Plenary Speakers
-
Vipin Kumar
Regents Professor and William Norris Endowed Chair
Computer Science and Engineering
University of Minnesota
USA -
Big Data in Climate and Earth Sciences: Challenges and Opportunities for Data Science
The climate and earth sciences have recently undergone a rapid transformation from a data-poor to a data-rich environment. In particular, massive amount of data about Earth and its environment is now continuously being generated by a large number of Earth observing satellites as well as physics-based earth system models running on large-scale computational platforms. These massive and information-rich datasets offer huge potential for understanding how the Earth's climate and ecosystem have been changing and how they are being impacted by humans actions. This talk will discuss various challenges involved in analyzing these massive data sets as well as opportunities they present for both advancing machine learning as well as the science of climate change in the context of monitoring the state of the tropical forests and surface water on a global scale.

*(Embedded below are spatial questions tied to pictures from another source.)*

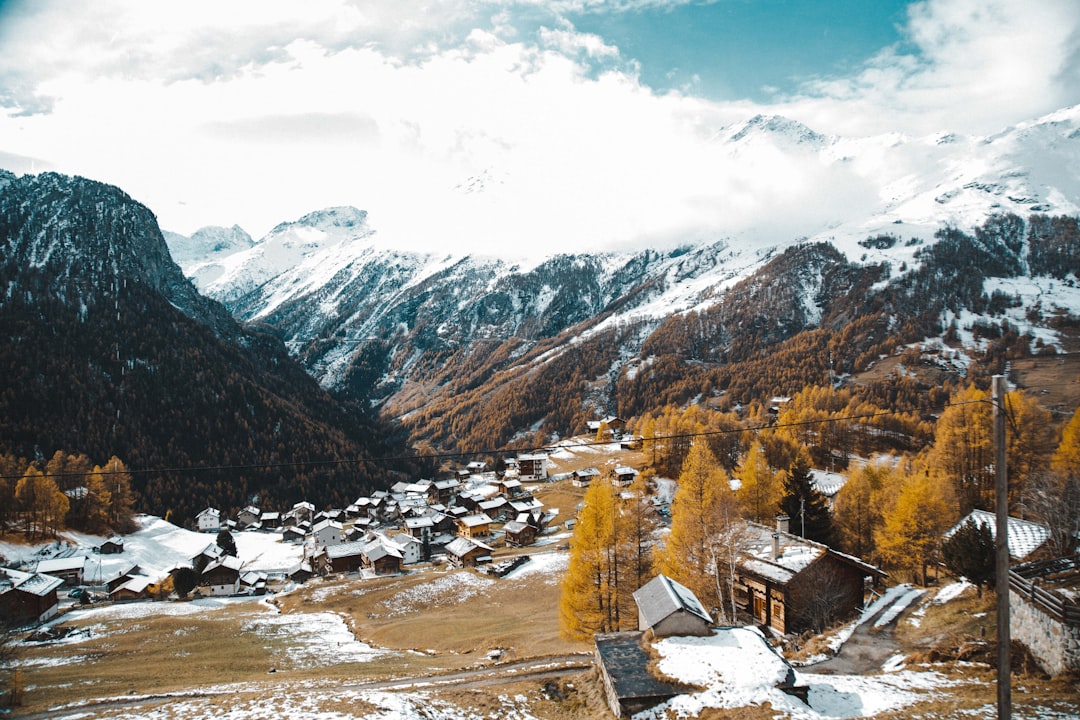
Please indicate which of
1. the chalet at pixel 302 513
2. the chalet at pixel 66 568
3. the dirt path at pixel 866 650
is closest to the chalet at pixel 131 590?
the chalet at pixel 66 568

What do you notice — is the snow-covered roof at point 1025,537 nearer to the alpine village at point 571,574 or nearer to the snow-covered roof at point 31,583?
the alpine village at point 571,574

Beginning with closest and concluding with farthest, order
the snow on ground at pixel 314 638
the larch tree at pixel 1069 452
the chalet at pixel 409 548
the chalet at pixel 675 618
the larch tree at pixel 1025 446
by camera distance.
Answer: the chalet at pixel 675 618 < the snow on ground at pixel 314 638 < the larch tree at pixel 1069 452 < the larch tree at pixel 1025 446 < the chalet at pixel 409 548

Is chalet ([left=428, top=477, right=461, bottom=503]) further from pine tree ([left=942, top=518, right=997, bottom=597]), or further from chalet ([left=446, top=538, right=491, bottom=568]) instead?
pine tree ([left=942, top=518, right=997, bottom=597])

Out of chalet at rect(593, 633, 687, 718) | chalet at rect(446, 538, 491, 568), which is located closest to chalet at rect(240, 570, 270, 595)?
chalet at rect(446, 538, 491, 568)

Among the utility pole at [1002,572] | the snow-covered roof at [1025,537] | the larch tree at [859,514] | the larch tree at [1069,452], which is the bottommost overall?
the larch tree at [859,514]

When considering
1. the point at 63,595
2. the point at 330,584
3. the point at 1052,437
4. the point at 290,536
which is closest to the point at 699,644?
the point at 1052,437

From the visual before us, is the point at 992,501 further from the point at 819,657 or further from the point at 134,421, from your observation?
the point at 134,421

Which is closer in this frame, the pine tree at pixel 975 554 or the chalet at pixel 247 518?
the pine tree at pixel 975 554
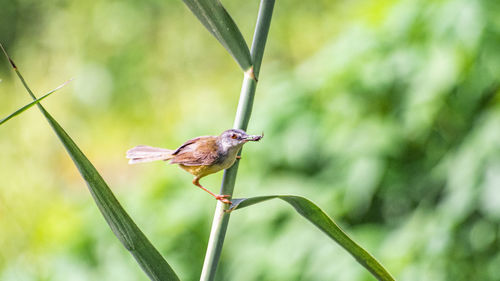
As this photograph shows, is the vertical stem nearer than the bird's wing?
Yes

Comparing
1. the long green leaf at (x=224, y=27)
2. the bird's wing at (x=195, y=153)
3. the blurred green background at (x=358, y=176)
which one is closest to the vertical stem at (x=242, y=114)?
the long green leaf at (x=224, y=27)

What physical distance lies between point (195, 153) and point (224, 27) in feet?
0.68

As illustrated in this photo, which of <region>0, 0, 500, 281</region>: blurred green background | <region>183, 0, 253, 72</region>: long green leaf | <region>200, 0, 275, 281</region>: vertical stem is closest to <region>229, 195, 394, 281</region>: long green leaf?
<region>200, 0, 275, 281</region>: vertical stem

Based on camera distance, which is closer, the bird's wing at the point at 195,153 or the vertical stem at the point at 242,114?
the vertical stem at the point at 242,114

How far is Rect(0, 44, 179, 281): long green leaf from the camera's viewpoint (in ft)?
1.93

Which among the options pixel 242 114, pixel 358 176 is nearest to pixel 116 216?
pixel 242 114

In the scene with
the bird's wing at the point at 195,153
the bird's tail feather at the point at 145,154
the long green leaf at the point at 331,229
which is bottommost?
the long green leaf at the point at 331,229

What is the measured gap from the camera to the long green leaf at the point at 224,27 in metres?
0.66

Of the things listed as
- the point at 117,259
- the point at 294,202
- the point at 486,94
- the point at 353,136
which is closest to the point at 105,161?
the point at 117,259

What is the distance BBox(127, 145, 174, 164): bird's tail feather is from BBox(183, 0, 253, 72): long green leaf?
0.20 m

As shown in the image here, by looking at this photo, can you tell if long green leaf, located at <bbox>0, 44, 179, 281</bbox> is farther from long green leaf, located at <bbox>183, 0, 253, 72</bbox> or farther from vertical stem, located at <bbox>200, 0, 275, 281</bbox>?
long green leaf, located at <bbox>183, 0, 253, 72</bbox>

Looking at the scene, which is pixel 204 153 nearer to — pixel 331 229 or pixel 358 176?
pixel 331 229

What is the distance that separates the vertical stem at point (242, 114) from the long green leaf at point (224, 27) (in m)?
0.01

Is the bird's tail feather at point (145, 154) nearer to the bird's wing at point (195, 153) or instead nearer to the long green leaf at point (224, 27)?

You can access the slides here.
More info about the speaker here.
-
Robert D. Nowak
Nosbusch Professor in Engineering
University of Wisconsin-Madison
USA -
Active Machine Learning: From Theory to Practice
Machine learning has advanced considerably in recent years, but mostly in well-defined domains using huge amounts of human-labeled training data. Machines can recognize objects in images and translate text, but they must be trained with more images and text than a person can see in nearly a lifetime. Generating the necessary training data sets can require an enormous human effort. Active machine learning tackles this issue by designing learning algorithms that automatically and adaptively select the most informative data for labeling so that human time is not wasted on irrelevant or trivial examples. This lecture will cover theory, methods, and applications of active machine learning.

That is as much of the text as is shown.